Sandy Dellicker, president of the Lehighton 9/12 Project, then addressed the board, saying she was "really disappointed that the board doesn't support the law entirely."

"I had high hopes when the election came around and I thought things were going to be changing," she said. "If you're not in support of it now, how do we know you're going to enforce it come the election?"

Nothstein again said he does support the voter ID law, but has concerns with the process of it because of requirements the state is mandating.

The group then changed topics, discussing the National Defense Authorization Act, which allows the military to detain a suspected terrorist that supports al Qaeda or the Taliban on American soil.

Valerie Norato of Penn Forest Township, who a month ago, approached the board with a resolution that would nullify portions of the NDAA, asked when the board would finally act on the resolution.

She said before that she feels it is not constitutional because it gives power to the military to detain American citizens without charge or right to counsel.

Nothstein said that the board will act on it at next week's meeting.

Norato then turned to the group present and asked who supports the resolution nullifying portions of the act in Carbon County to stand up about 12 people did.

Robert Dages of Jim Thorpe, echoed Norato's thoughts, handing out the article "Court halts enforcement of 'Battlefield USA' bill provisions," written by Joe McDurmon.
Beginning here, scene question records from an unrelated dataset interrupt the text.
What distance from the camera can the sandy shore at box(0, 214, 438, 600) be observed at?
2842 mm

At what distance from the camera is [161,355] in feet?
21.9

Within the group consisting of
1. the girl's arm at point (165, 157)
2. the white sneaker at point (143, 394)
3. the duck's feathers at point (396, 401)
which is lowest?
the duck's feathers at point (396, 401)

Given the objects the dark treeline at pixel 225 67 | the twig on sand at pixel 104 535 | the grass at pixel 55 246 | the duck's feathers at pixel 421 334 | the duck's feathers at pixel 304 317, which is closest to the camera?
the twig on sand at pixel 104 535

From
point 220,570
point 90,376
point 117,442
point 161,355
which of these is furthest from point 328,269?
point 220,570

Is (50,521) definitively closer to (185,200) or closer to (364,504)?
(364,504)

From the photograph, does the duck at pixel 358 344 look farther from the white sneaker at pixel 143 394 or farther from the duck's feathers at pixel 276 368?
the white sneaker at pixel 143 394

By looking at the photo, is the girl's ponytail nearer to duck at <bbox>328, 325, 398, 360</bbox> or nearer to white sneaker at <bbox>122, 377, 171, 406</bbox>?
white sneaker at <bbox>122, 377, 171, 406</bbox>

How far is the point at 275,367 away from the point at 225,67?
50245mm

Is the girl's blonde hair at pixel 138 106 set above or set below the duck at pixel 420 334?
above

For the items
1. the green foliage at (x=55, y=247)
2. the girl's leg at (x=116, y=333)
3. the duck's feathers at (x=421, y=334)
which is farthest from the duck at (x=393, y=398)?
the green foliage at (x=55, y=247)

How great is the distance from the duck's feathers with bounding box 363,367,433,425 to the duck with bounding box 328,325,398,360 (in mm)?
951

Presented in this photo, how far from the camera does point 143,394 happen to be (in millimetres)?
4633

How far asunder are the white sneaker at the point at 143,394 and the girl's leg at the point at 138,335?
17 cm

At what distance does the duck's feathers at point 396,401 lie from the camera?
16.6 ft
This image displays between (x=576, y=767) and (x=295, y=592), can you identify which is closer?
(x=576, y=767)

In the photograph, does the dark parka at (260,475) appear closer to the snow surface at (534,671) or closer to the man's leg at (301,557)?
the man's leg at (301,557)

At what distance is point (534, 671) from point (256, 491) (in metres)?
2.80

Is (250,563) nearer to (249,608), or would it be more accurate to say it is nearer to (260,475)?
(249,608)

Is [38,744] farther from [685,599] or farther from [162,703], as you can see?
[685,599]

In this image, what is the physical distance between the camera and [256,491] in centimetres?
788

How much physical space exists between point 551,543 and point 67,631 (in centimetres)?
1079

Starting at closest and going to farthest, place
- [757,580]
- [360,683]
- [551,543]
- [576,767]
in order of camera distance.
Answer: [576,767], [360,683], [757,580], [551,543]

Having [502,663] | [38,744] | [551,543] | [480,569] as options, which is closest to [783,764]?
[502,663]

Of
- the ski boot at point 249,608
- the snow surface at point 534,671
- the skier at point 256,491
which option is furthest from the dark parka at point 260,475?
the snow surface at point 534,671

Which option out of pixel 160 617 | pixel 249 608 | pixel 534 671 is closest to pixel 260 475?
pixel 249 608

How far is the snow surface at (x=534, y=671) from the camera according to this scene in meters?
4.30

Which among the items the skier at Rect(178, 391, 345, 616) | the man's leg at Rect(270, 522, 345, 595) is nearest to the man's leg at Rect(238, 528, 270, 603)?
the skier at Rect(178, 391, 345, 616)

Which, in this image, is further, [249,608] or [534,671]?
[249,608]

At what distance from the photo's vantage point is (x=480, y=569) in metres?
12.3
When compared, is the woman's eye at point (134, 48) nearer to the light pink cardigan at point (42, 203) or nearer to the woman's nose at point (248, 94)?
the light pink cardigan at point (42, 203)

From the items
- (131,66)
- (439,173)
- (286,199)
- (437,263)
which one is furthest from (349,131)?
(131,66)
The article states "U.S. District Judge Katherine Forrest has issued a temporary injunction prohibiting the enforcement of the portions of the National Defense Authorization Act 2012."

Glenn Claypoole, an area business owner, then asked what the board needs that it doesn't already have to make a decision on the NDAA.

Two weeks ago, Norato asked the board for its position on the act.

At the time, Nothstein and Gerhard said they discussed the matter and are considering signing the resolution, while O'Gurek said he believes that, according to the interpretation of the act he received from the United States Senate, the act does exactly what it should, defend Americans from terrorists.

In other matters, the board voted to award the bid for public safety communications equipment maintenance at the Carbon County 911 communications center to current provider TuWay Communications of Bethlehem. The terms of the contract are for three years at a cost of $341,514.

The commissioners also adopted a new pre-employment drug testing policy/psychological evaluation policy for the Carbon County Correctional Facility. The new policy states that new hires at the prison must pay for their drug and psychological evaluations a cost of $150 up front. That fee is then held until the new employee at the prison completes 30 eight-hour shifts at the facility. The employee is then reimbursed the $150 fee at the end of the 30 shift probationary period.

The reason for the change was because of the quick turnover of correctional officers at the prison. The county used to cover the costs for the testing up front and then lose out on the $150 because the employee would come to one shift and then quit. This now helps the county save money and possibly cut down on the turnover rate.